Profiling

The APProfile object provides a way to profile code which uses the PixStor Python API. In particular, the profiling stats will include details for code run as part of a list processing policy, for example, a management policy containing a MapReduceRule

The only types of rule which support profiling are ListProcessingRule and MapReduceRule.

Profiling statistics are only generated if profiling is enabled via an APProfile object when a policy is run.

The APProfile object provides profiling info for all code run whilst profiling is enabled, not just list processing rules.

When you look at the stats, you will likely find there is a large disparity in the run time reported for ManagementPolicy.run and the time for the list processing code run_processing_rule. This difference is the time the PixStor policy engine spends not executing the list processing code - i.e. the time it spends scanning for files to process, sorting results, etc.

Description

class arcapix.fs.gpfs.profiling.APProfile

Arcapix-compatible alternative to Python builtin Profile.

Unlike the builtin Profile, this will also capture profiling info for functions run in list processing policies.

Can be used as a context manager - e.g.

>>> with APProfile() as prof:
...     # do stuff
...
>>> prof.print_stats(sort='cumulative')

In addition, you can access rule-specific stats for a policy, which was run in context

>>> with APProfile() as prof:
...     policy.run('mmfs1')
...
>>> prof.rules['myrule'].sort_stats('cumulative').print_stats()

Note

If a policy is run multiple times in context, or if multiple policies are run which define rules with the same list names, only the most recent invocation for a given name will be available via APProfile.rules

While this class has a similar interface to cProfile, it should not be considered a drop-in replacement.

Warning

This context manager is not thread-safe

Note

This captures policy stats by patching ManagementPolicy.run.
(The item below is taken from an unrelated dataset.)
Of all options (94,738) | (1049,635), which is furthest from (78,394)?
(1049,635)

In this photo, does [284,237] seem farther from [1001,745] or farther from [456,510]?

If the code being profiled also patches ManagementPolicy.run, profiling won’t work.

enable()

Enable profiling.

Note - this will clear any previously collected profiling info.

disable()

Disable profiling.

dump_stats(path)

Dump stats to file.

print_stats(sort=-1)

Print stats.

The sort parameter is the same as for cProfile

Examples

Profile a list processing rule using context manager

>>> from arcapix.fs.gpfs import ManagementPolicy, MapReduceRule
>>> from arcapix.fs.gpfs.profiling import APProfile
>>>
>>> policy = ManagementPolicy()
>>>
>>> rule = policy.rules.new(MapReduceRule, 'size', lambda f: f.size)
>>>
>>> with APProfile() as prof:
...     print(policy.run('mmfs1')['size'])
...
10234562
>>>
>>> # write stats for ONLY the 'size' rule to file
... prof.rules['size'].dump_stats('policy.stats')
>>>
>>> # alternatively, you can access rule stats from the policy itself
... policy.stats()['size'].dump_stats('policy.stats')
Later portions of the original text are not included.